El día de ayer la Suprema Corte de los Estados Unidos, al resolver el caso Estados Unidos vs. Windsor, declaró que la ley de defensa del matrimonio, conocida por sus siglas en inglés DOMA, es violatoria de la protección igualitaria.

 

DOMA es una ley de 1996 firmada por el presidente William Clinton y que definió a nivel federal el matrimonio como la unión de un hombre con una mujer. Al ser una ley federal sus implicaciones son federales.

 

Debido a esta ley muchas parejas del mismo sexo en diversos supuestos se encontraban en situación de desventaja, habiéndoseles negado numerosos derechos conforme a la legislación federal.

 

Uno de estos casos fue el de Edith Windsor quien se casó en Canadá con Thea Spyer tras haber vivido juntas 40 años. En 2009 Thea Spyer falleció y Edith Windsor tuvo que pagar al fisco $363,053 dólares como impuesto por traslado de dominio de los bienes de quien fuera su pareja, un impuesto del que están exentos quienes son considerados legítimos esposos conforme a la ley.

 

El caso fue presentado judicialmente, pero la administración Obama no respondió el caso porque en 2009 se dieron instrucciones de no defender más la ley DOMA. Por tanto la defensa de la ley estuvo a cargo de BLAG, una organización bipartidista del Congreso. El caso en primera instancia y apelaciones fue resuelto a favor de Edith Windsor.

 

El caso llegó a la Suprema Corte quien tuvo que resolver tres diferentes cuestiones. Primero, la protección igualitaria de DOMA; Segundo, la falta de jurisdicción por la concurrencia de la opinión del ejecutivo con el caso de Windsor; y, Tercero, si BLAG tiene interés legítimo en defender DOMA porque afecta sus intereses.

 

En un fallo de 5 contra 4 la mayoría coincidió en que existía un caso y por tanto jurisdicción de la Corte, que BLAG tiene un interés legítimo y, quizá lo trascendente, que DOMA es violatoria de la protección igualitaria.

 

Esta decisión afecta a las parejas del mismo sexo en diversa medida, dependiendo de cada caso. Por ejemplo, en las parejas legalmente casadas, si un miembro es funcionario federal, los beneficios federales se otorgarán a su pareja automáticamente como se otorgan a los matrimonios entre un hombre y una mujer.

 

Para los matrimonios del mismo sexo que residen en un estado donde no está aceptado este matrimonio, el otorgamiento de beneficios no será automático, salvo, probablemente,  si ese estado reconoce la legalidad de la unión celebrada en otro estado.

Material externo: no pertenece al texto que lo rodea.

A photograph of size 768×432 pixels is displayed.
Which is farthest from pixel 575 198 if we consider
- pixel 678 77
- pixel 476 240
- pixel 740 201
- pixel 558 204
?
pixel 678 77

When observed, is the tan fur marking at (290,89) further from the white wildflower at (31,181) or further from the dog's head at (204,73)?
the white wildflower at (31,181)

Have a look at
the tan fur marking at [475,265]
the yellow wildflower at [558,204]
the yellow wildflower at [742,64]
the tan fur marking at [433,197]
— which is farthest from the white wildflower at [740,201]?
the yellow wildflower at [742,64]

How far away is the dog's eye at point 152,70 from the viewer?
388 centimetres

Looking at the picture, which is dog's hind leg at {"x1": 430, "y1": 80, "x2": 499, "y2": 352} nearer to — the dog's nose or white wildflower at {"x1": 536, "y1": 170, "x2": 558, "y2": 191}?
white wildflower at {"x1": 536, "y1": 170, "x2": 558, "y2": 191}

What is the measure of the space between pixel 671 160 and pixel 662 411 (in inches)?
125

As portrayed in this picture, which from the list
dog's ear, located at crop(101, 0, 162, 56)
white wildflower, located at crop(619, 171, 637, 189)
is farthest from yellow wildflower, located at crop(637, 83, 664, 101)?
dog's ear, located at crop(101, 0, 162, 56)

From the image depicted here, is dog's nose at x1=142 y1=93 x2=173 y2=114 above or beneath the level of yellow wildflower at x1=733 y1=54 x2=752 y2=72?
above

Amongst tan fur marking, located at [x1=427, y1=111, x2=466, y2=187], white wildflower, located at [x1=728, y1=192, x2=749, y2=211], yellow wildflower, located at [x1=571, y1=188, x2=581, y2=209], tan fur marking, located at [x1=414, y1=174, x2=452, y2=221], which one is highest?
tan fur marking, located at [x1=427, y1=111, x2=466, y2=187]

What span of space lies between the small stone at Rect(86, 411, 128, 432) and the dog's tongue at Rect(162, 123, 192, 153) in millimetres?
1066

En materia fiscal las leyes deberán ser adaptadas para que el tratamiento sea igualitario a los matrimonios del mismo sexo. Lo mismo sucederá con las leyes de seguridad social.

 

En materia migratoria se abre la posibilidad de que las parejas del mismo sexo bi nacionales sean tratadas igualitariamente lo que significaría que gracias al matrimonio se podría evitar la deportación del miembro de la pareja que no tiene la nacionalidad de los Estados Unidos.

 

Y mientras las parejas del mismo sexo celebran la decisión de la Corte, los juristas estadounidenses se encuentran analizando a detalle todas las consecuencias legales que ésta tendrá en el futuro cercano y en los casos que se están litigando actualmente.